» GIVEN TEXT
===
First responders from across the area and Waxahachie ISD employees worked together to facilitate the evacuation of residents from Focused Care nursing home Monday night.

Fifty residents were taken to Baylor Scott & White Medical Center – Waxahachie and 12 were taken to area facilities. The National Weather Service reported temperatures of 14 degrees Fahrenheit at the time.

Focused Care had had intermittent power throughout the day and since the weather was getting worse, the facility’s administration made the call to evacuate residents.

“Emergency Management coordinator Thomas Griffith started doing his emergency action plan and we began the evacuation,” Waxahachie Fire Capt. Trey Moon said. “He notified NTTRAC, the North Central Texas Trauma Regional Advisory Council, for the AmBus, ambulance bus, out of Cedar Hill. American Medical Response sent four ambulances and WISD sent four buses that were handicap accessible to get the wheelchair patients out.”

Moon said the AmBus had finished up its second deployment of the day in the Dallas area before making the trip to Waxahachie.

According to the city of Cedar Hill’s website, the AmBus can accommodate up to 18 patients on stretchers and five more in wheelchairs. The AmBus is part of a Texas Department of State Health Services mission to provide maximum first response services during mass casualty incidents, with rapid hospital evacuations, and for on-site medical rehab for responders. There are four AmBuses in North Texas: Cedar Hill, Frisco, Sherman, and Fort Worth.

The evacuation started at about 7 p.m. Monday and was completed around 7:15 a.m. Tuesday.

“Waxahachie ISD sent drivers with their buses,” Moon said. “A lot of those patients were just wheelchair-bound and could not walk. So WISD sent us four buses with the wheelchair lift on them. With those, you could only haul two wheelchairs at a time. Their buses have got a place where you can park the wheelchairs and lock them down so that they are safe. It was a big group effort.”

Waxahachie City Manager Michael Scott applauded the efforts of everyone involved that got the residents to a warm location.

“We value our friends and partners who came to help,” Scott said. “It was a blessing to have them come and help out.”

Focused Care wasn’t the only nursing facility evacuated as a result of power issues related to the inclement weather. In an email, county Emergency Management coordinator Samantha Pickett confirmed Pleasant Manor Healthcare and Rehabilitation in Waxahachie was also evacuated, with residents taken to Baylor Scott & White Medical Center – Waxahachie. She said their return back to their facilities depended on the restoration of services.

“I know [the state Department of State Health Services] has long-term care facilities develop emergency plans for moments like these,” she said. “The plans should include a check list to inspecting before returning.”

Although the facilities’ resident evacuations decreased bed capacity at Baylor Scott & White Medical Center – Waxahachie, the facility was not under any type of patient diversion as a result, she said.
===
Dataset excerpts:

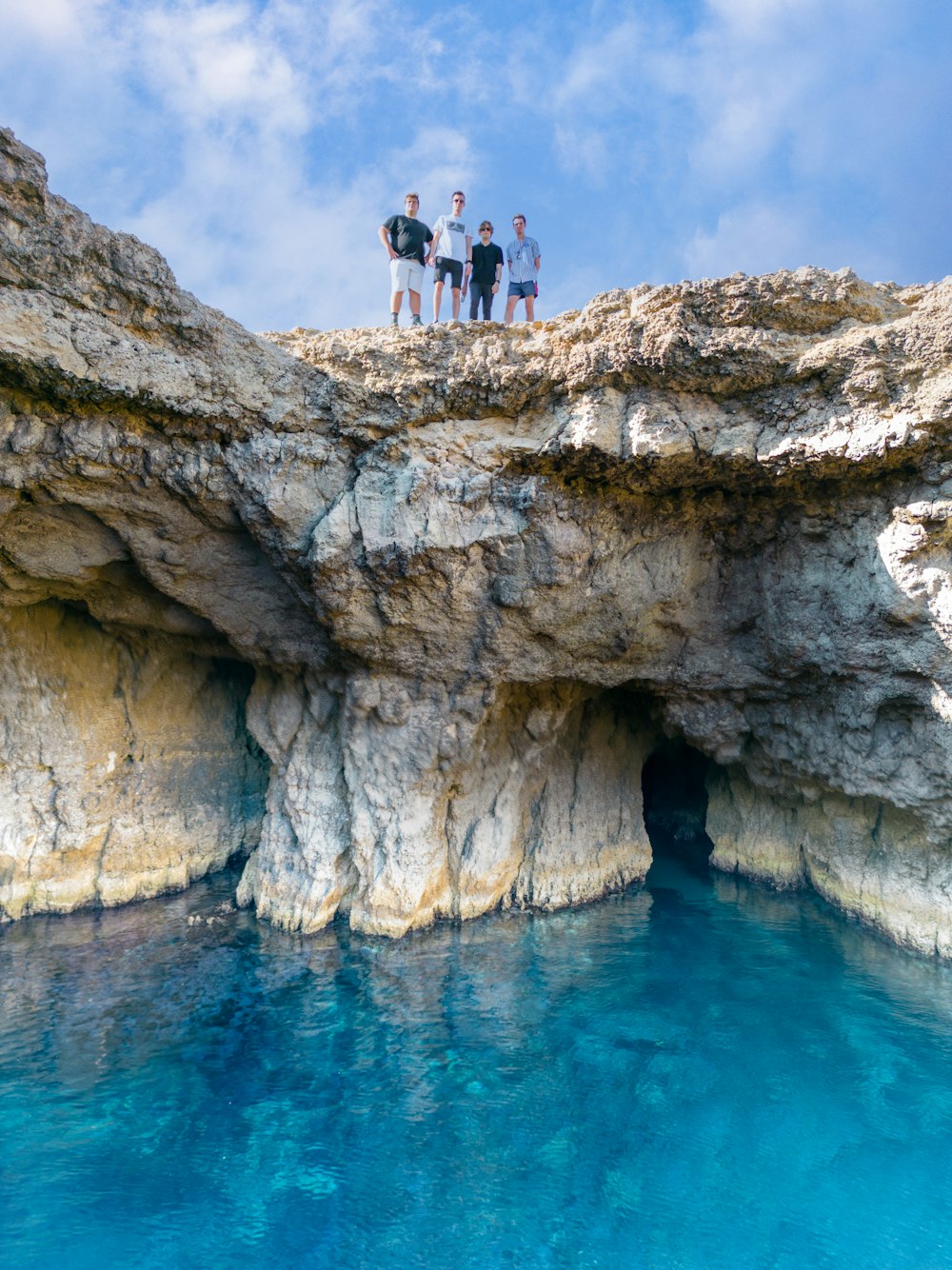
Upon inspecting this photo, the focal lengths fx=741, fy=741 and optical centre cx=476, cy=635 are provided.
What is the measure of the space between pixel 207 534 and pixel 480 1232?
951 centimetres

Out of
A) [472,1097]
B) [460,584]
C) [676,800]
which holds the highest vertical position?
[460,584]

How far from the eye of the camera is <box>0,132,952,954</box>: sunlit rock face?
9.90 meters

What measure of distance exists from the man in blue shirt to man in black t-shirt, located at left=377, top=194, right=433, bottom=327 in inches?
59.4

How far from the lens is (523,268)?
12.6m

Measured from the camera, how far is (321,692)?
13.1m

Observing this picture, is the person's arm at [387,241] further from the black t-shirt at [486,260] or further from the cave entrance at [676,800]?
the cave entrance at [676,800]

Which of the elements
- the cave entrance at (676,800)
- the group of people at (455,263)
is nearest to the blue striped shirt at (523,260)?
the group of people at (455,263)

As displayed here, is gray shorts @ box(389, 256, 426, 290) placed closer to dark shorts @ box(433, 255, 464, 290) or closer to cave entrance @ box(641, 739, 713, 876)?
dark shorts @ box(433, 255, 464, 290)

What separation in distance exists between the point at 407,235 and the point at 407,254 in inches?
11.0

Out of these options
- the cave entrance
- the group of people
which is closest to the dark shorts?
the group of people

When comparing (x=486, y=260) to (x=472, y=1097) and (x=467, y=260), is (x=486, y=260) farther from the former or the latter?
(x=472, y=1097)

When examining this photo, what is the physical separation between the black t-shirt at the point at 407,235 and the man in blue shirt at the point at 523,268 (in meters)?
1.52

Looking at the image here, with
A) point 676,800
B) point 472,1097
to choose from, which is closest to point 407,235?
point 472,1097

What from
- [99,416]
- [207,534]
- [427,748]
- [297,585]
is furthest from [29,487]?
[427,748]
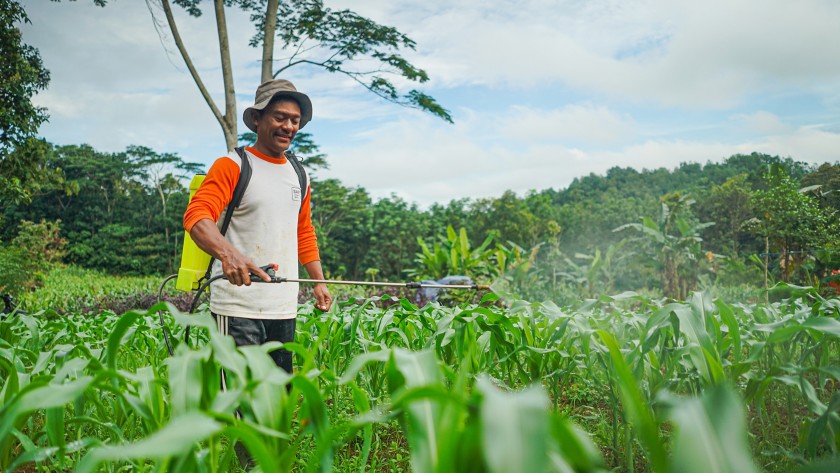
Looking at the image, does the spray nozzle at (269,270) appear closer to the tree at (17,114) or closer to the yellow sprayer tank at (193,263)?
the yellow sprayer tank at (193,263)

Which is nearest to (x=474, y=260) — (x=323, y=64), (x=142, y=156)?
(x=323, y=64)

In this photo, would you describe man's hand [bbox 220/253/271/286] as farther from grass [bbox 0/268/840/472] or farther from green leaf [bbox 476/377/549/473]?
green leaf [bbox 476/377/549/473]

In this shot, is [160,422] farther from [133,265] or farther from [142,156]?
[142,156]

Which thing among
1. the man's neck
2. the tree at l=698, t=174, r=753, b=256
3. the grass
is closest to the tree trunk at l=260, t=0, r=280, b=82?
the grass

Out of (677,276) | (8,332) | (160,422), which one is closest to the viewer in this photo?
(160,422)

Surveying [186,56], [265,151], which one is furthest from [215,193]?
[186,56]

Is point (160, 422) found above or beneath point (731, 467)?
beneath

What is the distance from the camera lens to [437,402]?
3.00 feet

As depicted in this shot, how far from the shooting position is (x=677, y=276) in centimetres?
869

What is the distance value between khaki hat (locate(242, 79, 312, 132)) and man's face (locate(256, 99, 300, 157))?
0.03m

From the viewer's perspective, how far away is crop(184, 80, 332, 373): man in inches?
93.9

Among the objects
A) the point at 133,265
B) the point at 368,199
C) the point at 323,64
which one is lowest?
the point at 133,265

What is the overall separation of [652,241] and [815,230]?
246 centimetres

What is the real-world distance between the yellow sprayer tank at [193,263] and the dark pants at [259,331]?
0.63 ft
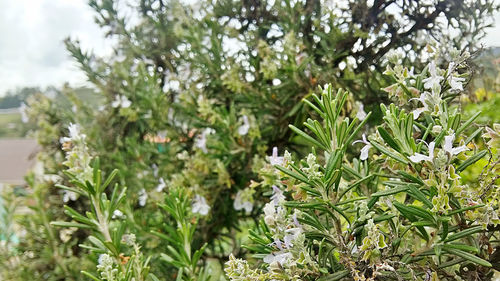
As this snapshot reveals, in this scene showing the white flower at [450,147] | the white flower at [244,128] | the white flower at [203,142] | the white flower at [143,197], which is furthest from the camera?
the white flower at [143,197]

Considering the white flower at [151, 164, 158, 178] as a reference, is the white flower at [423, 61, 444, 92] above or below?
below

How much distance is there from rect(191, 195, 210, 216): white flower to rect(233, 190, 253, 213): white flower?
109mm

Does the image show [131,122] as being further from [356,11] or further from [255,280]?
[255,280]

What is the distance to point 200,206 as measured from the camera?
165 centimetres

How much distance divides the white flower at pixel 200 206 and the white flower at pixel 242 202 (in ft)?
0.36

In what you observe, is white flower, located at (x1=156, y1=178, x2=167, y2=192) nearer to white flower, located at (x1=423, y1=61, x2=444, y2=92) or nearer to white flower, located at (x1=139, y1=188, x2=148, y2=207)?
white flower, located at (x1=139, y1=188, x2=148, y2=207)

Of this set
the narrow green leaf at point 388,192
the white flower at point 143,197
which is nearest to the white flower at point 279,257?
the narrow green leaf at point 388,192

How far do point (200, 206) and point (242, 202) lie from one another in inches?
6.3

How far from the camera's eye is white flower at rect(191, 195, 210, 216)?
5.33 feet

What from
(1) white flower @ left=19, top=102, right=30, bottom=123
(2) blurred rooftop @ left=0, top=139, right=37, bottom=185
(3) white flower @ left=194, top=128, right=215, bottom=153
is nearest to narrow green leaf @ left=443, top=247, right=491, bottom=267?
(3) white flower @ left=194, top=128, right=215, bottom=153

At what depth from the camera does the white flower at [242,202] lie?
1.58 m

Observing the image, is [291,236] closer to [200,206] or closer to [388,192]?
[388,192]

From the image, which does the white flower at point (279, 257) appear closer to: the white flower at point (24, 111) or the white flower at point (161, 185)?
the white flower at point (161, 185)

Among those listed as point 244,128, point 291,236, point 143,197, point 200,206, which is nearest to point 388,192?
point 291,236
===
» WHAT IS EXPECTED
Rewrite the part of the nursing home evacuation article that opens with the words containing "Focused Care had" and closes with "trip to Waxahachie.", putting "unreliable power" in place of "intermittent power".

» OUTPUT FOR THIS EXERCISE
Focused Care had had unreliable power throughout the day and since the weather was getting worse, the facility’s administration made the call to evacuate residents.

“Emergency Management coordinator Thomas Griffith started doing his emergency action plan and we began the evacuation,” Waxahachie Fire Capt. Trey Moon said. “He notified NTTRAC, the North Central Texas Trauma Regional Advisory Council, for the AmBus, ambulance bus, out of Cedar Hill. American Medical Response sent four ambulances and WISD sent four buses that were handicap accessible to get the wheelchair patients out.”

Moon said the AmBus had finished up its second deployment of the day in the Dallas area before making the trip to Waxahachie.